Notable Keokuk franchise alumni included: Roger Maris, who hit 61 Home runs in 1961 and was 2-time AL Most Valuable Player; Bud Fowler, the earliest known African-American player in organized professional baseball; All-Star player and announcer Tim McCarver; World Series hero Jesse Barnes; Chautauqua Sports Hall of Fame inductee Ray Caldwell; All-Star Mudcat Grant; Five time MLB All-Star Gus Bell and future MLB Manager Russ Nixon.[5] Announcer Brent Musburger was first an umpire and worked behind the plate for McCarver's first professional game.[6]

The ballparks

The Keokuk teams played at Joyce Park from 1929–1962. The park dimensions were (LF-CF-RF): 320-381-265 (1961) 306-385-345 (1962) It had a capacity of 3500 (1962).[7] On September 9, 1931 the Indians played an exhibition game at Joyce Park against the St. Louis Cardinals squad, nicknamed the Gashouse Gang.[4]

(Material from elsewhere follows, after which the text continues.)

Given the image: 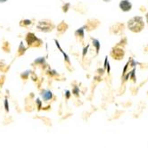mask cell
<instances>
[{"label": "cell", "instance_id": "ffe728a7", "mask_svg": "<svg viewBox=\"0 0 148 148\" xmlns=\"http://www.w3.org/2000/svg\"><path fill=\"white\" fill-rule=\"evenodd\" d=\"M70 8H71V3H65V4H63L62 6V13L66 14L70 10Z\"/></svg>", "mask_w": 148, "mask_h": 148}, {"label": "cell", "instance_id": "ba28073f", "mask_svg": "<svg viewBox=\"0 0 148 148\" xmlns=\"http://www.w3.org/2000/svg\"><path fill=\"white\" fill-rule=\"evenodd\" d=\"M40 96L44 102H48L53 99V97H54V94H53V92L49 89H42L40 92Z\"/></svg>", "mask_w": 148, "mask_h": 148}, {"label": "cell", "instance_id": "277c9868", "mask_svg": "<svg viewBox=\"0 0 148 148\" xmlns=\"http://www.w3.org/2000/svg\"><path fill=\"white\" fill-rule=\"evenodd\" d=\"M100 21H98L97 19H88L86 23L84 24L82 27L85 29V31H88V32H90L92 30L97 29L99 26H100Z\"/></svg>", "mask_w": 148, "mask_h": 148}, {"label": "cell", "instance_id": "cb8c5ba5", "mask_svg": "<svg viewBox=\"0 0 148 148\" xmlns=\"http://www.w3.org/2000/svg\"><path fill=\"white\" fill-rule=\"evenodd\" d=\"M4 106H5V110L6 112H9V103H8V100L6 97L4 100Z\"/></svg>", "mask_w": 148, "mask_h": 148}, {"label": "cell", "instance_id": "8fae6325", "mask_svg": "<svg viewBox=\"0 0 148 148\" xmlns=\"http://www.w3.org/2000/svg\"><path fill=\"white\" fill-rule=\"evenodd\" d=\"M61 53H62V55L63 56V59H64V63H65V67L68 71H72V65H71V59L69 57V56L66 54V53L62 50V48H61L59 50Z\"/></svg>", "mask_w": 148, "mask_h": 148}, {"label": "cell", "instance_id": "7c38bea8", "mask_svg": "<svg viewBox=\"0 0 148 148\" xmlns=\"http://www.w3.org/2000/svg\"><path fill=\"white\" fill-rule=\"evenodd\" d=\"M28 47H25V44L23 41H21L20 44H19V47H18V49H17V53H16V56L15 57L18 58V57H21L25 55V53L27 51Z\"/></svg>", "mask_w": 148, "mask_h": 148}, {"label": "cell", "instance_id": "8992f818", "mask_svg": "<svg viewBox=\"0 0 148 148\" xmlns=\"http://www.w3.org/2000/svg\"><path fill=\"white\" fill-rule=\"evenodd\" d=\"M32 65L33 66H36V67H39L41 68L42 70H45L46 68L48 67V64L47 63V61H46V58L44 56H40V57H38L36 58L33 62H32Z\"/></svg>", "mask_w": 148, "mask_h": 148}, {"label": "cell", "instance_id": "5bb4252c", "mask_svg": "<svg viewBox=\"0 0 148 148\" xmlns=\"http://www.w3.org/2000/svg\"><path fill=\"white\" fill-rule=\"evenodd\" d=\"M32 24H33V22H32V20H30V19H23V20H21L19 23L20 27L26 28V29L29 28Z\"/></svg>", "mask_w": 148, "mask_h": 148}, {"label": "cell", "instance_id": "4316f807", "mask_svg": "<svg viewBox=\"0 0 148 148\" xmlns=\"http://www.w3.org/2000/svg\"><path fill=\"white\" fill-rule=\"evenodd\" d=\"M5 80V75L0 76V88H2V86L4 85Z\"/></svg>", "mask_w": 148, "mask_h": 148}, {"label": "cell", "instance_id": "f546056e", "mask_svg": "<svg viewBox=\"0 0 148 148\" xmlns=\"http://www.w3.org/2000/svg\"><path fill=\"white\" fill-rule=\"evenodd\" d=\"M103 1H104V2H110L111 0H103Z\"/></svg>", "mask_w": 148, "mask_h": 148}, {"label": "cell", "instance_id": "3957f363", "mask_svg": "<svg viewBox=\"0 0 148 148\" xmlns=\"http://www.w3.org/2000/svg\"><path fill=\"white\" fill-rule=\"evenodd\" d=\"M128 27L132 32H140L145 27L144 19L141 16H135L128 22Z\"/></svg>", "mask_w": 148, "mask_h": 148}, {"label": "cell", "instance_id": "30bf717a", "mask_svg": "<svg viewBox=\"0 0 148 148\" xmlns=\"http://www.w3.org/2000/svg\"><path fill=\"white\" fill-rule=\"evenodd\" d=\"M119 7L123 12H129L132 8V4L130 0H121L119 4Z\"/></svg>", "mask_w": 148, "mask_h": 148}, {"label": "cell", "instance_id": "f1b7e54d", "mask_svg": "<svg viewBox=\"0 0 148 148\" xmlns=\"http://www.w3.org/2000/svg\"><path fill=\"white\" fill-rule=\"evenodd\" d=\"M145 19H146V23H148V13H147L146 15H145Z\"/></svg>", "mask_w": 148, "mask_h": 148}, {"label": "cell", "instance_id": "7402d4cb", "mask_svg": "<svg viewBox=\"0 0 148 148\" xmlns=\"http://www.w3.org/2000/svg\"><path fill=\"white\" fill-rule=\"evenodd\" d=\"M89 47H90V45H87V46H85V47H83V49H82V59L85 58L86 55L88 54V49H89Z\"/></svg>", "mask_w": 148, "mask_h": 148}, {"label": "cell", "instance_id": "9a60e30c", "mask_svg": "<svg viewBox=\"0 0 148 148\" xmlns=\"http://www.w3.org/2000/svg\"><path fill=\"white\" fill-rule=\"evenodd\" d=\"M1 49L5 53H6V54L11 53V45H10V42L7 40H4L2 42V45H1Z\"/></svg>", "mask_w": 148, "mask_h": 148}, {"label": "cell", "instance_id": "484cf974", "mask_svg": "<svg viewBox=\"0 0 148 148\" xmlns=\"http://www.w3.org/2000/svg\"><path fill=\"white\" fill-rule=\"evenodd\" d=\"M64 93H65V98H66L67 100H69V99L71 98V92L70 90L66 89V90L64 91Z\"/></svg>", "mask_w": 148, "mask_h": 148}, {"label": "cell", "instance_id": "4fadbf2b", "mask_svg": "<svg viewBox=\"0 0 148 148\" xmlns=\"http://www.w3.org/2000/svg\"><path fill=\"white\" fill-rule=\"evenodd\" d=\"M123 29H124V24L123 23H116L110 28V31L114 34L121 33V31H123Z\"/></svg>", "mask_w": 148, "mask_h": 148}, {"label": "cell", "instance_id": "7a4b0ae2", "mask_svg": "<svg viewBox=\"0 0 148 148\" xmlns=\"http://www.w3.org/2000/svg\"><path fill=\"white\" fill-rule=\"evenodd\" d=\"M55 28H56V24L54 23V22H52L51 20H48V19L38 21L36 25L37 30L43 33L52 32L53 29H55Z\"/></svg>", "mask_w": 148, "mask_h": 148}, {"label": "cell", "instance_id": "52a82bcc", "mask_svg": "<svg viewBox=\"0 0 148 148\" xmlns=\"http://www.w3.org/2000/svg\"><path fill=\"white\" fill-rule=\"evenodd\" d=\"M69 29V24L65 22V21H62V22L56 26V31L58 35L64 34Z\"/></svg>", "mask_w": 148, "mask_h": 148}, {"label": "cell", "instance_id": "d6986e66", "mask_svg": "<svg viewBox=\"0 0 148 148\" xmlns=\"http://www.w3.org/2000/svg\"><path fill=\"white\" fill-rule=\"evenodd\" d=\"M30 72H31L30 70H26L25 71L22 72V73L20 74V78H21V79H23V80H24V81H26L27 79H29V75H30Z\"/></svg>", "mask_w": 148, "mask_h": 148}, {"label": "cell", "instance_id": "e0dca14e", "mask_svg": "<svg viewBox=\"0 0 148 148\" xmlns=\"http://www.w3.org/2000/svg\"><path fill=\"white\" fill-rule=\"evenodd\" d=\"M92 39V45L93 47L96 49V54L98 55L99 54V50L101 47V44H100V41L97 38H91Z\"/></svg>", "mask_w": 148, "mask_h": 148}, {"label": "cell", "instance_id": "603a6c76", "mask_svg": "<svg viewBox=\"0 0 148 148\" xmlns=\"http://www.w3.org/2000/svg\"><path fill=\"white\" fill-rule=\"evenodd\" d=\"M29 77H30V79H32L34 82H37V81L38 80V76H37V74L35 73V71H31Z\"/></svg>", "mask_w": 148, "mask_h": 148}, {"label": "cell", "instance_id": "9c48e42d", "mask_svg": "<svg viewBox=\"0 0 148 148\" xmlns=\"http://www.w3.org/2000/svg\"><path fill=\"white\" fill-rule=\"evenodd\" d=\"M74 36H75L76 39L79 42V43H83L84 39H85V29L83 27H80L77 29L74 32Z\"/></svg>", "mask_w": 148, "mask_h": 148}, {"label": "cell", "instance_id": "5b68a950", "mask_svg": "<svg viewBox=\"0 0 148 148\" xmlns=\"http://www.w3.org/2000/svg\"><path fill=\"white\" fill-rule=\"evenodd\" d=\"M110 56L114 60L120 61V60L123 59V57L125 56V51L120 46H116V47H114L112 48V50L110 52Z\"/></svg>", "mask_w": 148, "mask_h": 148}, {"label": "cell", "instance_id": "83f0119b", "mask_svg": "<svg viewBox=\"0 0 148 148\" xmlns=\"http://www.w3.org/2000/svg\"><path fill=\"white\" fill-rule=\"evenodd\" d=\"M8 0H0V4H3V3H5V2H7Z\"/></svg>", "mask_w": 148, "mask_h": 148}, {"label": "cell", "instance_id": "6da1fadb", "mask_svg": "<svg viewBox=\"0 0 148 148\" xmlns=\"http://www.w3.org/2000/svg\"><path fill=\"white\" fill-rule=\"evenodd\" d=\"M25 42L28 48H39L44 44L43 40L38 38L33 32H28L25 35Z\"/></svg>", "mask_w": 148, "mask_h": 148}, {"label": "cell", "instance_id": "2e32d148", "mask_svg": "<svg viewBox=\"0 0 148 148\" xmlns=\"http://www.w3.org/2000/svg\"><path fill=\"white\" fill-rule=\"evenodd\" d=\"M46 74L48 77H50V78H55V77L59 76V73L56 70L51 69L49 66L47 67V70H46Z\"/></svg>", "mask_w": 148, "mask_h": 148}, {"label": "cell", "instance_id": "ac0fdd59", "mask_svg": "<svg viewBox=\"0 0 148 148\" xmlns=\"http://www.w3.org/2000/svg\"><path fill=\"white\" fill-rule=\"evenodd\" d=\"M10 69V65H7L5 61H0V71L3 73H6Z\"/></svg>", "mask_w": 148, "mask_h": 148}, {"label": "cell", "instance_id": "d4e9b609", "mask_svg": "<svg viewBox=\"0 0 148 148\" xmlns=\"http://www.w3.org/2000/svg\"><path fill=\"white\" fill-rule=\"evenodd\" d=\"M36 103H37V105H38V111H40V110H41V108H42V101H41L39 98H37V100H36Z\"/></svg>", "mask_w": 148, "mask_h": 148}, {"label": "cell", "instance_id": "44dd1931", "mask_svg": "<svg viewBox=\"0 0 148 148\" xmlns=\"http://www.w3.org/2000/svg\"><path fill=\"white\" fill-rule=\"evenodd\" d=\"M71 94L74 95L75 97H79V88L78 86H74L71 91Z\"/></svg>", "mask_w": 148, "mask_h": 148}]
</instances>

Previously, early Keokuk Indians teams played at Hubinger Park, beginning in 1904 . It was located at North 15th Street & Grand Avenue. The 1875 Keokuk Westerns of the National Association had played at Perry Park.[2] The 1885 Omaha/Keokuk team of the Western League played at Sportsman's Park located at 15th Street & Palean Street. Due to no Sunday baseball by law, the 1885 team would take a ferry across to Illinois to play at High Banks Park.[8][9][10][11]

1955 Championship team

Keokuk won league tiles in 1931 and 1955. The 1955 championship team was ranked thirtieth in the All-Time Top 100 Minor League Teams by Minor League Baseball and historians Bill Weiss and Marshall Wright.[12] A year after having Roger Maris on the roster, the Kernels finished the 1955 season with a record of 92–34 in the Three-I League. Their Manager was former Indiana University Manager Pinky May and the team had several players who made Major League teams, notably Mudcat Grant and Russ Nixon. Finishing 22 games ahead of runner up Waterloo, team's .730 winning percentage was the highest in the last 50 years. Despite their great record the Kernels drew on only 39,179 fans for the season, signaling difficulty in sustaining a franchise.[12][13][14]

Home plate microphone

In 1958, the team placed a hidden live microphone under home plate in order to broadcast the players' talking over the PA system. It could reportedly pick up conversations within thirty feet. The first usage was on May 16, 1958. However, foul language led to discontinuing the practice after the season. Magazines Grit (June 1, 1958) and Popular Science (August 1958) had stories on the Microphone usage.[4][15][16]